→ INSTRUCTIONS TO FOLLOW:
Extract every one of the lines below and reproduce them word for word, with each number, bracket, and answer unchanged.

→ INPUT RECORDS:
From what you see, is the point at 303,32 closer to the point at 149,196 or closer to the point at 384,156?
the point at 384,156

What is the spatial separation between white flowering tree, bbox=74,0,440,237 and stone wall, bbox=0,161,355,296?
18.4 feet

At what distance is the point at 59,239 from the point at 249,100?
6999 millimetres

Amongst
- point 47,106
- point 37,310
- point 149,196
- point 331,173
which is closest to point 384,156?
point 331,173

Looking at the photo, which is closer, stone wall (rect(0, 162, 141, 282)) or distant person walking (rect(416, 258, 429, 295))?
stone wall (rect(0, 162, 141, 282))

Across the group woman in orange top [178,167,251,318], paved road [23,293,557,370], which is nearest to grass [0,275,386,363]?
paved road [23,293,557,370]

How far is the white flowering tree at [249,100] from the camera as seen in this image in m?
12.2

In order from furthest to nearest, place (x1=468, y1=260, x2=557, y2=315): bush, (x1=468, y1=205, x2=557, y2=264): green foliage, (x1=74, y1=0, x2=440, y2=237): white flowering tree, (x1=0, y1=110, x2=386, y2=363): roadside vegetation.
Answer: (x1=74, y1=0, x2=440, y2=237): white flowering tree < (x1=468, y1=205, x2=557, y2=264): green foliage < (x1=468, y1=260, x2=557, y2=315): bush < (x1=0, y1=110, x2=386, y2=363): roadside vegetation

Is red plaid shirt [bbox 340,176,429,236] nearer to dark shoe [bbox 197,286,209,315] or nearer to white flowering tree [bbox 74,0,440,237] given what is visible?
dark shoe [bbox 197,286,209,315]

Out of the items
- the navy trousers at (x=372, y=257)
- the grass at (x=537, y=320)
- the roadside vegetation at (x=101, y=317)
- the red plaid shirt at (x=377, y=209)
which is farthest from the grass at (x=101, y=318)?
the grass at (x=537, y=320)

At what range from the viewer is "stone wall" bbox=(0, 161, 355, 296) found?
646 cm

→ SOLVED EXERCISE:
From what you see, is the point at 303,32 closer to the point at 149,196 or closer to the point at 384,156?
the point at 384,156

What is the spatial separation between white flowering tree, bbox=74,0,440,237 and stone wall, bbox=0,161,355,296?
18.4 feet

At what distance is the point at 59,239 from the point at 249,100?
6999 millimetres

Amongst
- point 47,106
- point 37,310
- point 149,196
- point 331,173
which is closest to point 384,156?
point 331,173

Looking at the photo, which is closer, stone wall (rect(0, 162, 141, 282)) or distant person walking (rect(416, 258, 429, 295))?
stone wall (rect(0, 162, 141, 282))

Across the group woman in orange top [178,167,251,318], paved road [23,293,557,370], which is nearest to grass [0,275,386,363]?
paved road [23,293,557,370]

How far is the white flowering tree at [249,100] from the camera as seen in this image in m?
12.2

In order from furthest to nearest, place (x1=468, y1=260, x2=557, y2=315): bush, (x1=468, y1=205, x2=557, y2=264): green foliage, (x1=74, y1=0, x2=440, y2=237): white flowering tree, (x1=0, y1=110, x2=386, y2=363): roadside vegetation.
Answer: (x1=74, y1=0, x2=440, y2=237): white flowering tree < (x1=468, y1=205, x2=557, y2=264): green foliage < (x1=468, y1=260, x2=557, y2=315): bush < (x1=0, y1=110, x2=386, y2=363): roadside vegetation

Is red plaid shirt [bbox 340,176,429,236] nearer to dark shoe [bbox 197,286,209,315] or nearer to white flowering tree [bbox 74,0,440,237] given what is visible?
dark shoe [bbox 197,286,209,315]

Out of the items
- the navy trousers at (x=372, y=257)
- the grass at (x=537, y=320)
- the roadside vegetation at (x=101, y=317)
- the red plaid shirt at (x=377, y=209)
which is farthest from the grass at (x=101, y=318)?
the grass at (x=537, y=320)

At what range from the viewer is "stone wall" bbox=(0, 161, 355, 296) found?
646 cm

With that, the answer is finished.